The sermons were what led the crowd. They were rowdy, boisterous displays, full of fire and brimstone. The pastors' faces would be red and pouring sweat as they'd stomped their feet up and down the aisles of people. They would wave their leather bound Bibles and shout their sermons in sharp, punctuated sentences with audible gulps of breath spaced out between them. The excitement was palpable with people shouting "Halleluyah's!" and "Bless 'em Lord's!" as the preachers grew more and more frantic. There was an almost mob-like frenzy to the congregation as the preachers rained down words of judgment, punctuated by promises of damnation, retribution, warning people to prepare! prepare! for the return of Christ.

Following the sermon, the prayer services stretched on for what seemed forever. Deacons would anoint their fingers with oil and reach out to touch believer’s foreheads. There would be shouting and waving, people would fall over and roll on the floor; some would dance, others moan. People would babble with their hands raised, leaping and shaking.

Throughout my life, I have kept my experiences in the Pentecostal church close to me. Whenever people found out I grew up Pentecostal, their usual remarks would be "what's that?" or "did you handle snakes?"
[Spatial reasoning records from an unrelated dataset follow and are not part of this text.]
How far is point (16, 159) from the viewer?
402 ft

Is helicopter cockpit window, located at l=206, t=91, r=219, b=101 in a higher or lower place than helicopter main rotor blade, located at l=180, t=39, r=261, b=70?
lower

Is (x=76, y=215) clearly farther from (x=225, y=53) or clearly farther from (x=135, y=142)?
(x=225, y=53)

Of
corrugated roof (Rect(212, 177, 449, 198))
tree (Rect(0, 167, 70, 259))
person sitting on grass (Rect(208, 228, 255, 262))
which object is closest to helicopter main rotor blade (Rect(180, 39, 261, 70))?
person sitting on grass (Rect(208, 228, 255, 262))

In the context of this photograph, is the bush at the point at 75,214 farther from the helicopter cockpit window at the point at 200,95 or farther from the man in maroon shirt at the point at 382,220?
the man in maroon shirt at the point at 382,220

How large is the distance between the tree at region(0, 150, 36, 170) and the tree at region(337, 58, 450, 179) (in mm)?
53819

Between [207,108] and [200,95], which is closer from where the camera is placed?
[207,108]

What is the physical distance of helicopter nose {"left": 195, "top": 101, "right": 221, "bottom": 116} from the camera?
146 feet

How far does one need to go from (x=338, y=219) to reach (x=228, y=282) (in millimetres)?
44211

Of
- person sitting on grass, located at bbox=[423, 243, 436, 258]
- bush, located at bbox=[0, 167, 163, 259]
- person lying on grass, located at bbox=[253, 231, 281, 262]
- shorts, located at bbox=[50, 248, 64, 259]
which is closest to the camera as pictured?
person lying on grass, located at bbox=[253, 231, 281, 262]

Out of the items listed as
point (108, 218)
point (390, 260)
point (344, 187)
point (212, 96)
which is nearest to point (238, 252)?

Very few people outside of the fundamentalist Pentecostal faith seemed to understand its beliefs…. the facts from the fiction, so when I was younger, I didn't know where to begin to explain to them what church had actually been like for me.

Growing up, I felt like the whole world was poised on the brink of war. I was taught to hate and fear the ideas of others: Catholics, Muslims, Evolutionists, Abortionists, liberals, and gays..... Taught that they were the perpetrators of depravity-- peoples that were ushering in the apocalypse.
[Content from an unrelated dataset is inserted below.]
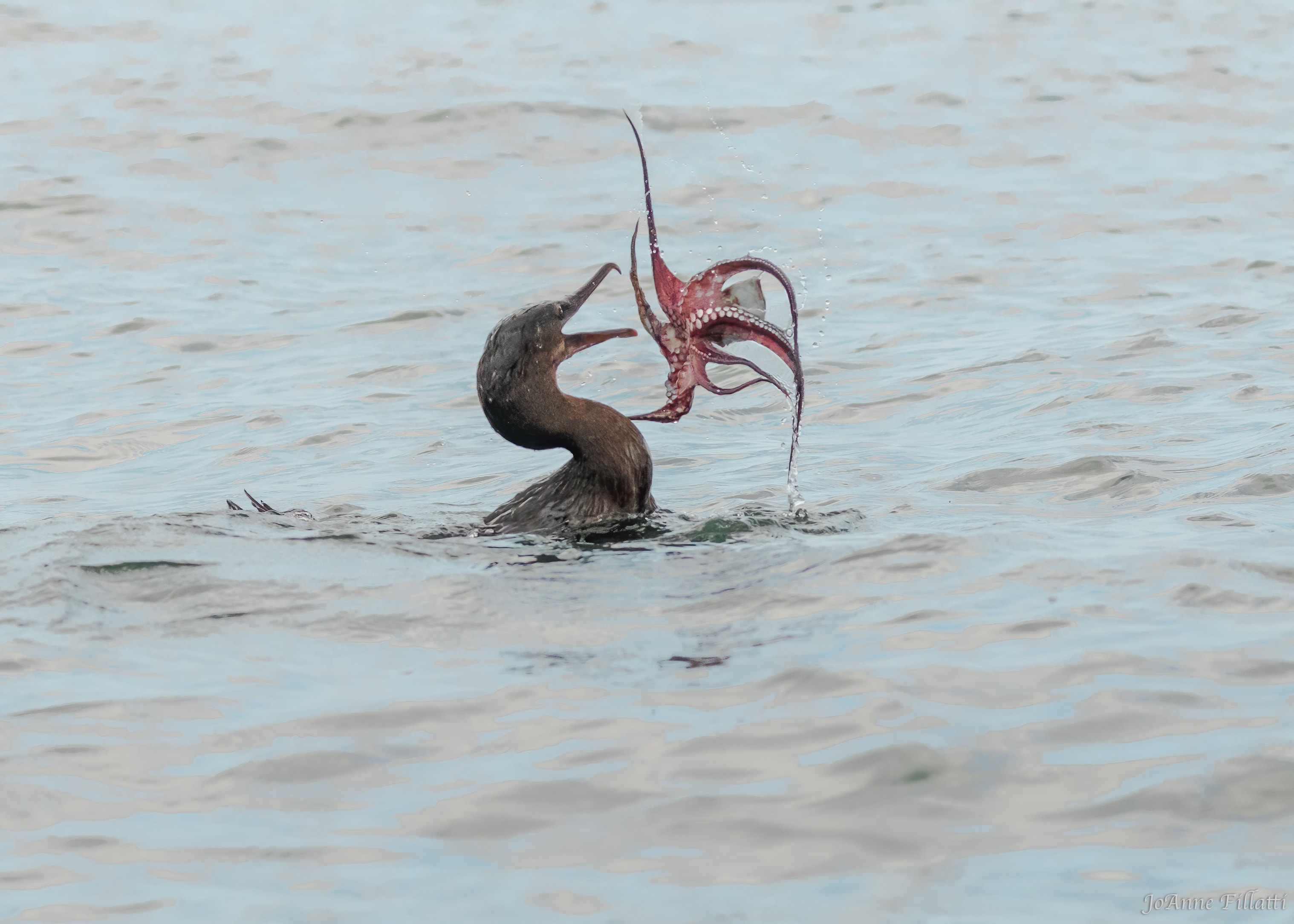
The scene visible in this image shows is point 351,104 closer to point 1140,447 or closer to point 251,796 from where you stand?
point 1140,447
Strictly ordered to do Good, I feared my mind and body and dreaded God's punishment. Strictly warned about outsiders, I looked at them as an alien breed of people I couldn't relate to. However, as I grew up, I noticed that the beliefs in the Pentecostal church weren’t lining up with my own experiences—In my life, I found that a person’s moral compass seemed more contingent on their personal choices rather than on blind obedience to a religious system. In the world today there are 30,000 different sects for Christianity alone. If the Pentecostal faith was the only truth belief system than where were all these other groups getting their ideas from? Eventually, I made a gamble, and decided that I would judge for myself what God was, morality meant, and what my purpose in life ought to be.

And with that decision, I left the church… for good.

For a brief period in my life I felt cast out, like a refugee in a strange land. For a while, I couldn’t stop my mind from working in extremes. I felt lost, no longer being able to place things so definitively into boxes: this thing is Good, this thing is Bad.

Maybe I missed the unity and the surety that came along with following a specific system of faith. However, looking back on those times, I feel that I grew the most. It was in that terrifying struggle I reclaimed something I never knew I had: my self, as an individual. And I’ve never been happier.